L'industrie pharmaceutique, tente de développer de nouvelles molécules, ayant une action dans les hyperactivités vésicales. La plupart sont des anticholinergiques qui présenteraient moins d'effets secondaires, principale limite de leur utilisation. La Solifénacine est le plus récent sur le marché mais n'est actuellement pas remboursé par l'assurance maladie.

La toxine botulique A

Actuellement l'indication reconnue de la toxine botulique A en intradétrusorien est l'hyperactivité détrusorienne d'origine neurologique [10, 11, 19]. Plusieurs protocoles en cours tentent de montrer son efficacité chez le non neurologique.

La neuromodulation pudendale (Bion device) [20-21]

Cette technique consiste, à stimuler à l'aide d'un nouveau stimulateur miniaturisé, les fibres du nerf pudendal directement. En effet les fibres du nerf pudendal se distribuent aux racines S1, S2, S3, avec des variations interindividuelles. Il semble que jusqu'à 18% des patients pourraient avoir une distribution S2 préférentielle, expliquant peut-être une partie des échecs de la neuromodulation S3. En stimulant directement les fibres pudendales ces patients pourraient répondre à la technique de stimulation électrique.

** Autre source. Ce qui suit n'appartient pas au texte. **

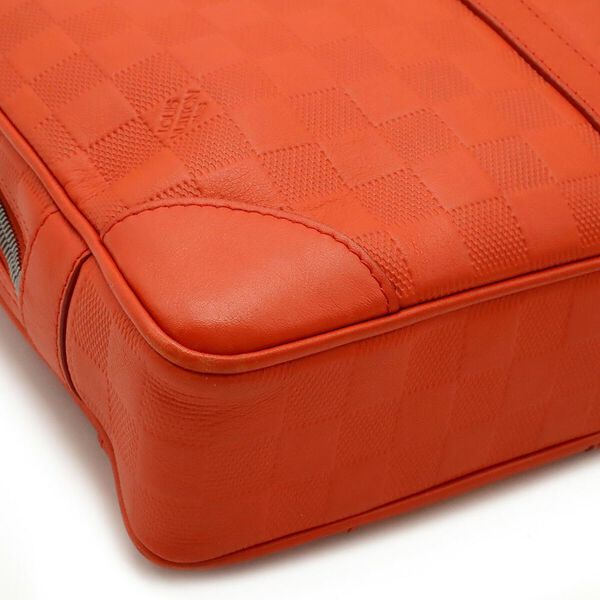 Louis Vuitton Briefcase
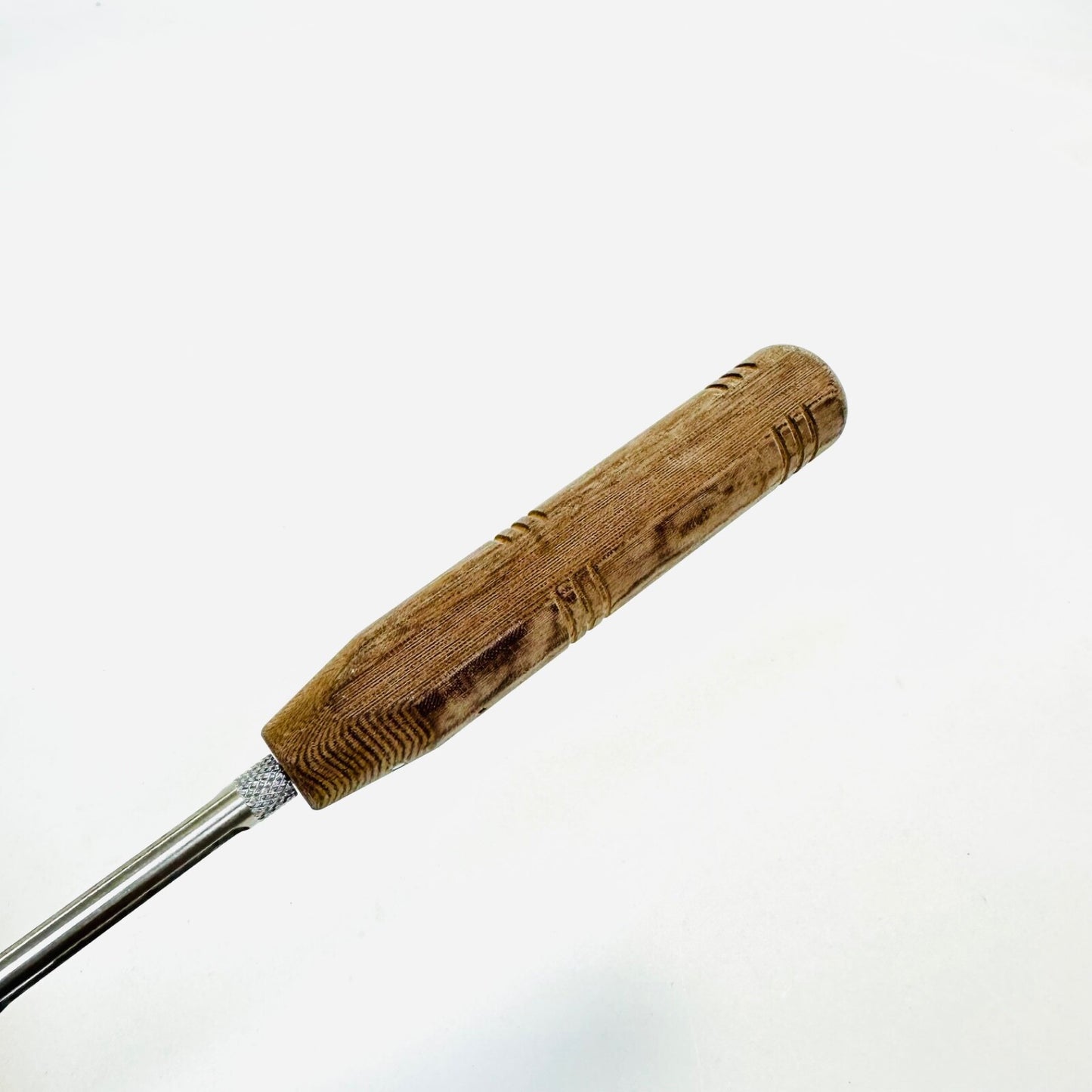 Medtronic 870-709 4.0 mm Cancellous Screw Tap Instrument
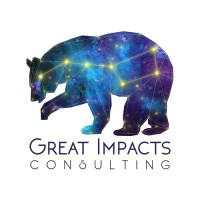 Great Impacts Consulting logo, Great Impacts Consulting contact details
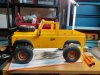 thumbnail_20221116_212814.jpg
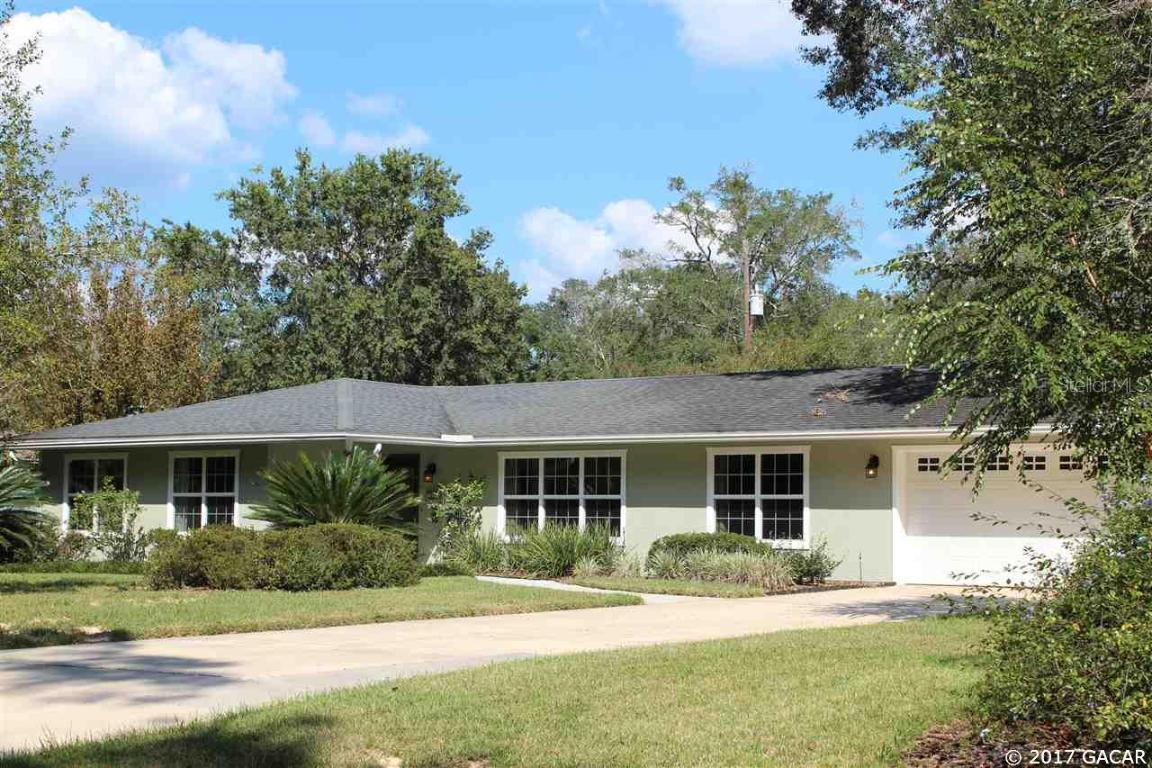 1901 NW 57th Ter., Gainesville, FL 32605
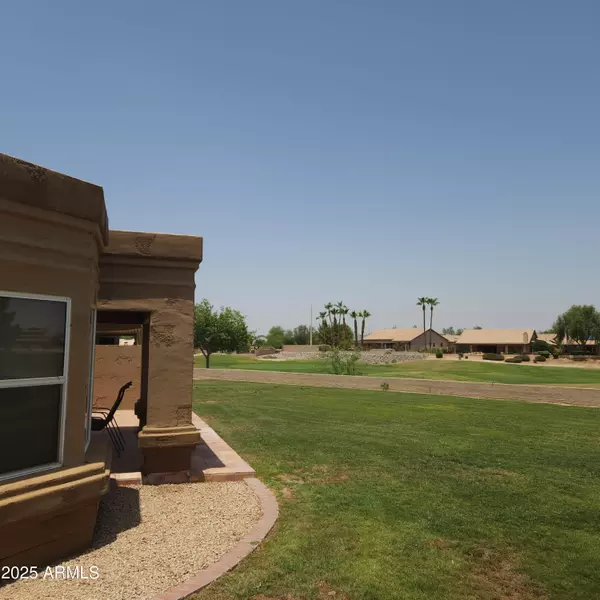 Peoria, AZ 85382,19853 N 90TH Avenue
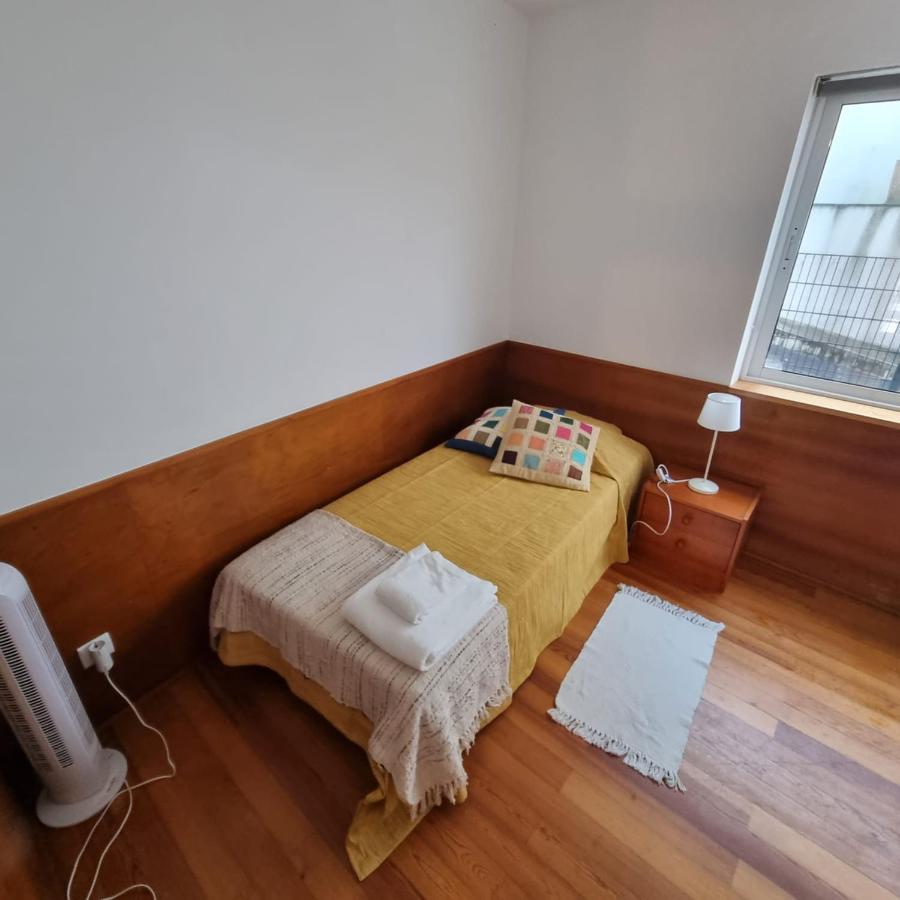 Ponta Delgada Casa Sonho Azores - Al 1449 מראה חיצוני תמונה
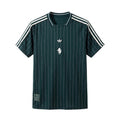 Maillot Juventus Domicile 25-26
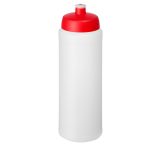 Vue 1 de Bouteille Baseline® Plus 750ml avec couvercle sport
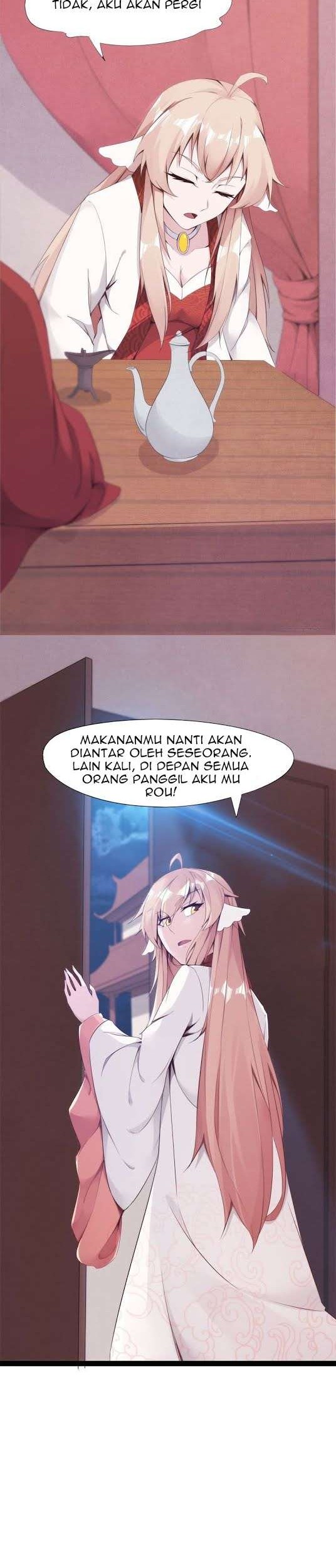 Halaman 19 dari 38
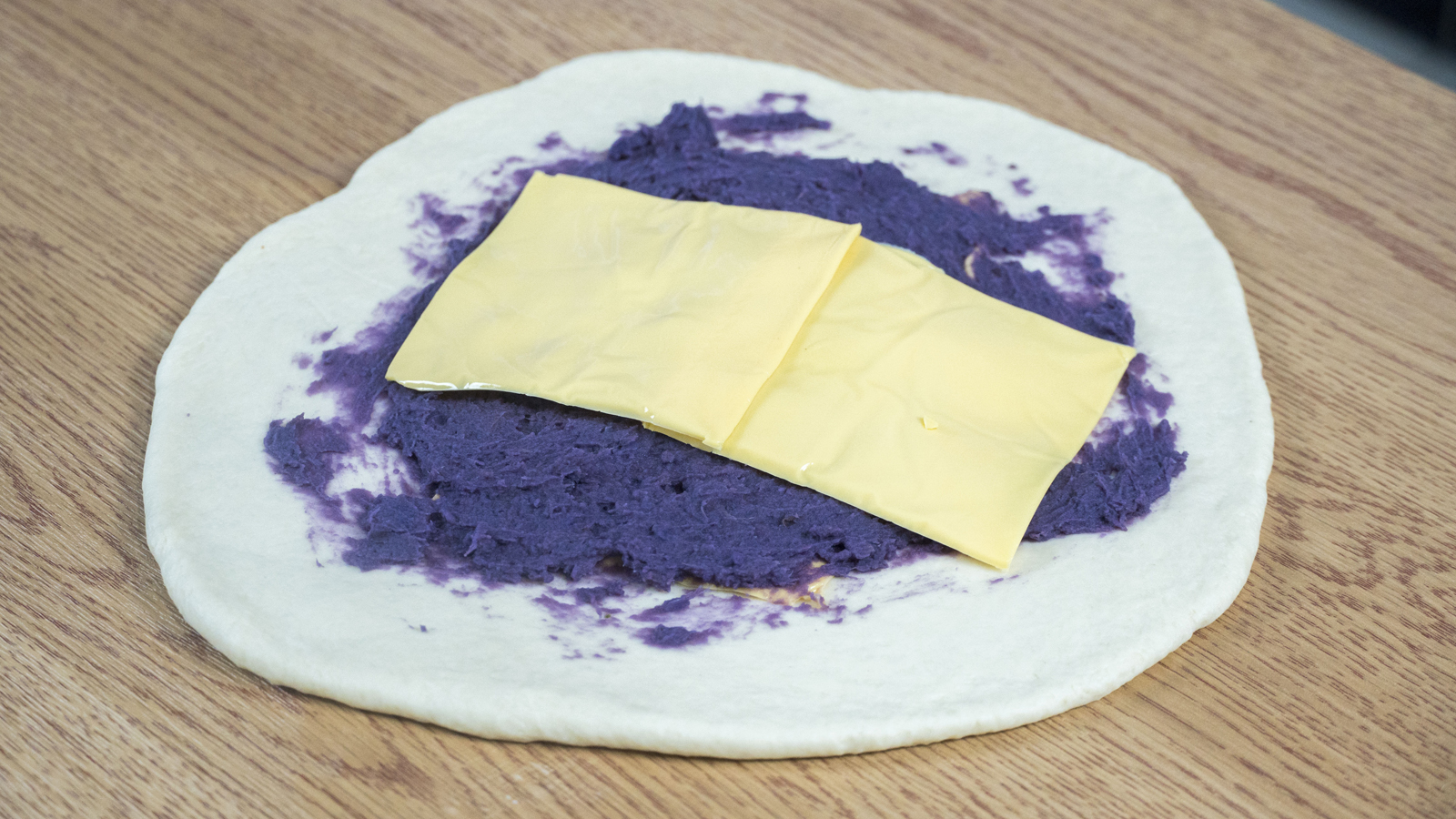 家有孩子早餐吃什么,家有孩子每日食谱家常菜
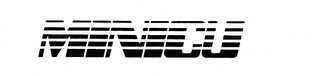 MINICU logo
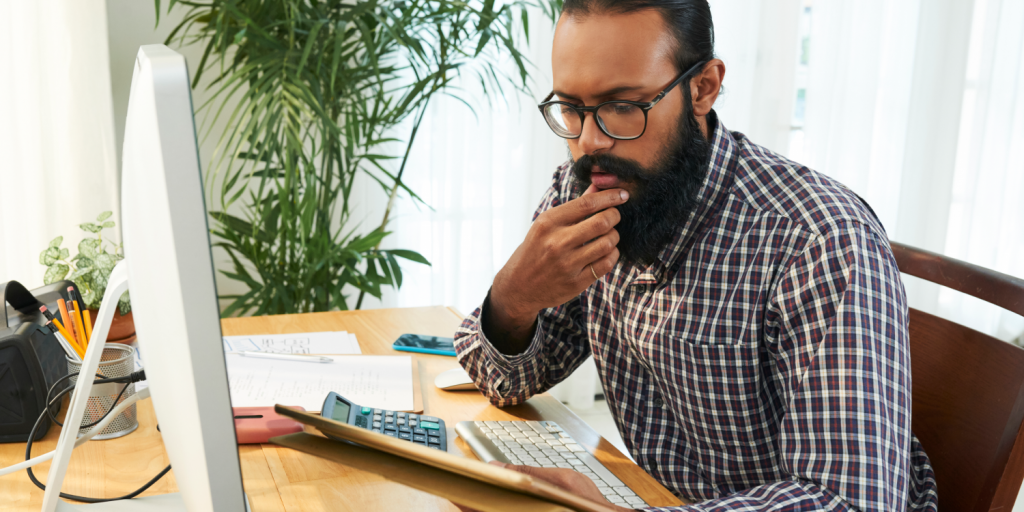 LinkedIn Lead Gen Forms: Is This the Best Way to Boost Lead Generation In 2025?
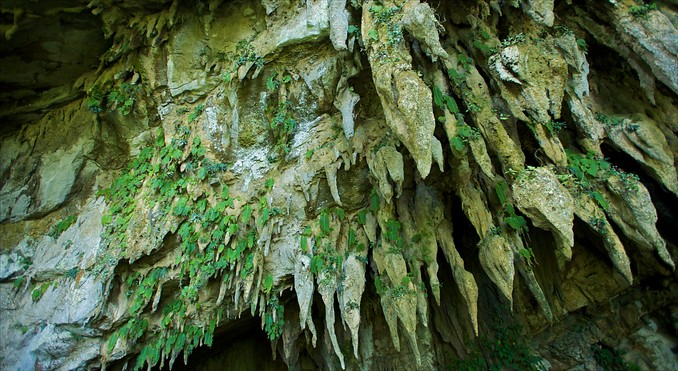 Image courtesy of Tourism Media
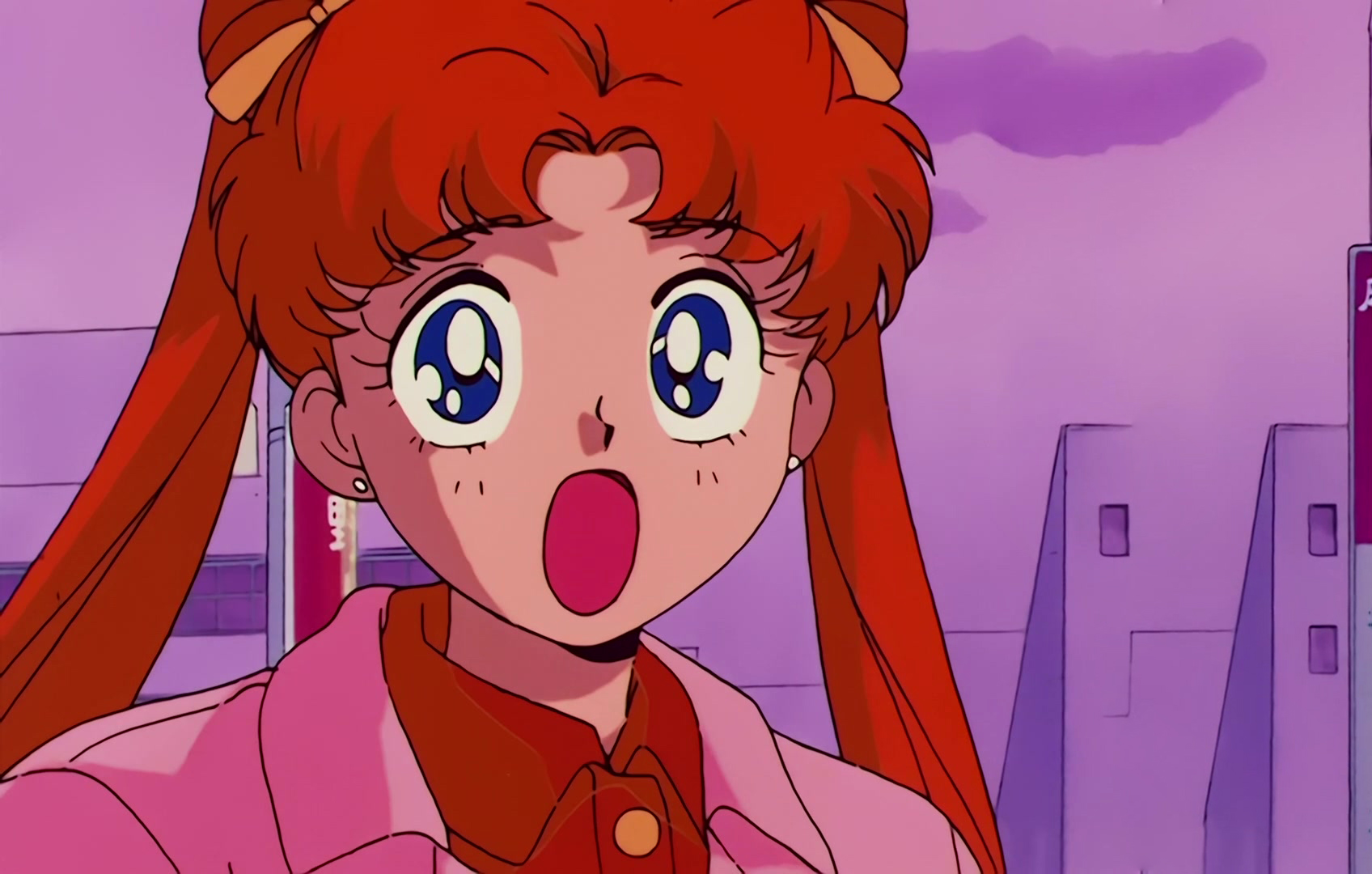 Sailor Moon R  Stitch 0465.jpg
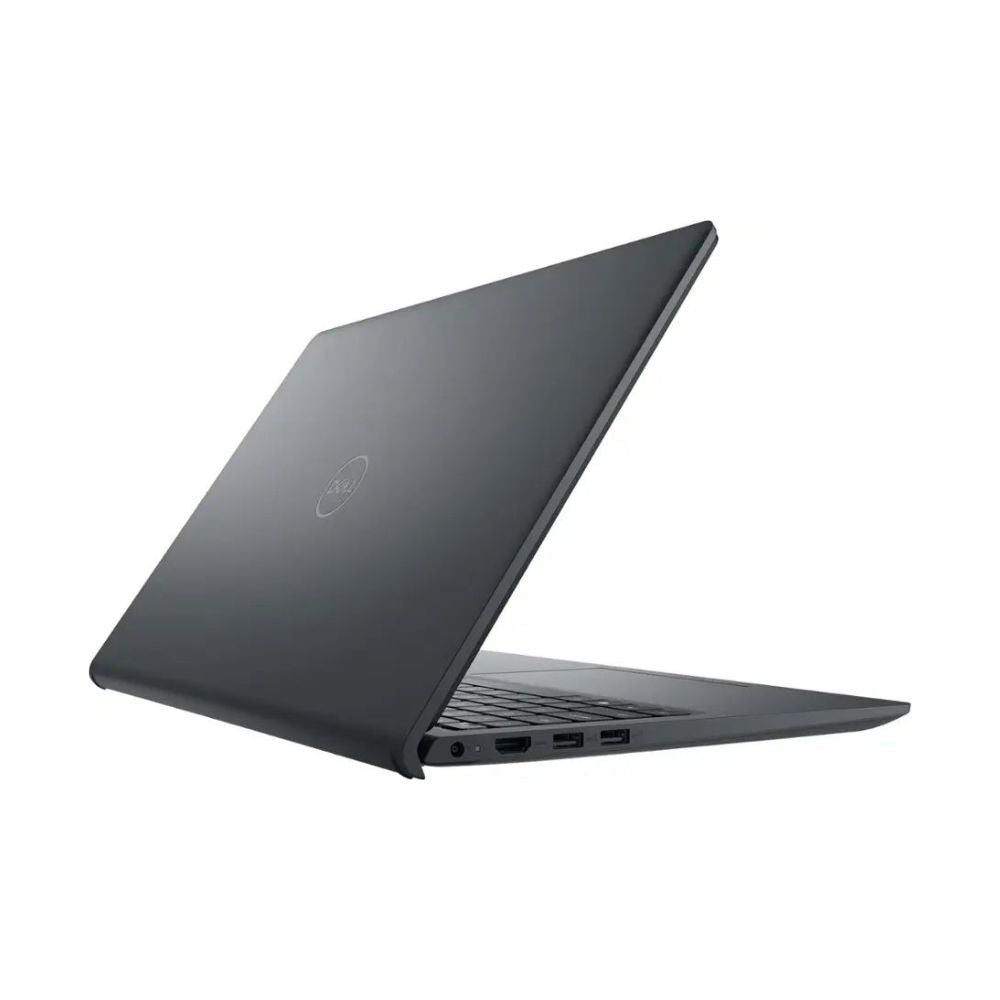 Dell Inspiron 15 3520 ƒ?? 15.6" FHD Touch ƒ?? Intel Core i5ƒ??1235U ƒ?? 8ƒ??GB RAM ƒ?? 256ƒ??GB SSD ƒ?? Carbon Black ƒ?? i3520ƒ??5810BLKƒ??PUS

La technique consiste à effectuer un test urodynamique sous stimulation pudendale. Le repérage du nerf pudendal est effectué cliniquement, radiologiquement et électrophysiologiquement. En cas d'amélioration de plus de 50% de la capacité vésicale ou du volume à la première contraction non inhibée, un ministimulateur peut-être implanté. Il s'agit d'un cylindre de 3cm, rechargeable et paramètrable à distance ; L'implantation est effectuée à l'aide d'un kit percutané par guidage clinique, radiologique et électrophysiologique. Dans une étude sur 6 patients avec hyperactivité vésicale rebelle au traitement médical, et à la stimulation S3, Groen [21] conclu à une efficacité sur le nombre de fuites, et le nombre de protections, et au caractère peu. morbide.

Association de plusieurs thérapeutiques

L'association des différentes thérapeutiques proposées est envisageable pour augmenter l'efficacité et diminuer les effets secondaires. Pour ce faire Daneshgari [17], propose la réalisation d'études randomisées d'association neuromodulation plus toxine botulique A, ou anticholinergiques.

Conclusion

La neuromodulation est un traitement efficace dans les troubles urinaires réfractaires chez plus de 45% des patients implantés, avec néanmoins un effet qui semble diminuer avec le temps. Nos résultats sont moins bons que ceux décrits dans la littérature, mais les critères de jugement sont plus sévères, car plus proches des attentes des patients.

Un fort taux de complications, essentiellement douloureuses est recensé, mais la plupart sont temporaires et ne nécessitent qu'une prise en charge symptomatique. Le taux de révisions atteint 17%, mais aucun changement de pile n'a encore été effectué dans notre série.

Cette technique reste néanmoins une bonne alternative à la prise en charge chirurgicale, mais qui va nécessiter une évaluation face aux nouvelles thérapeutiques (toxine botulique A, neuromodulateur pudendal).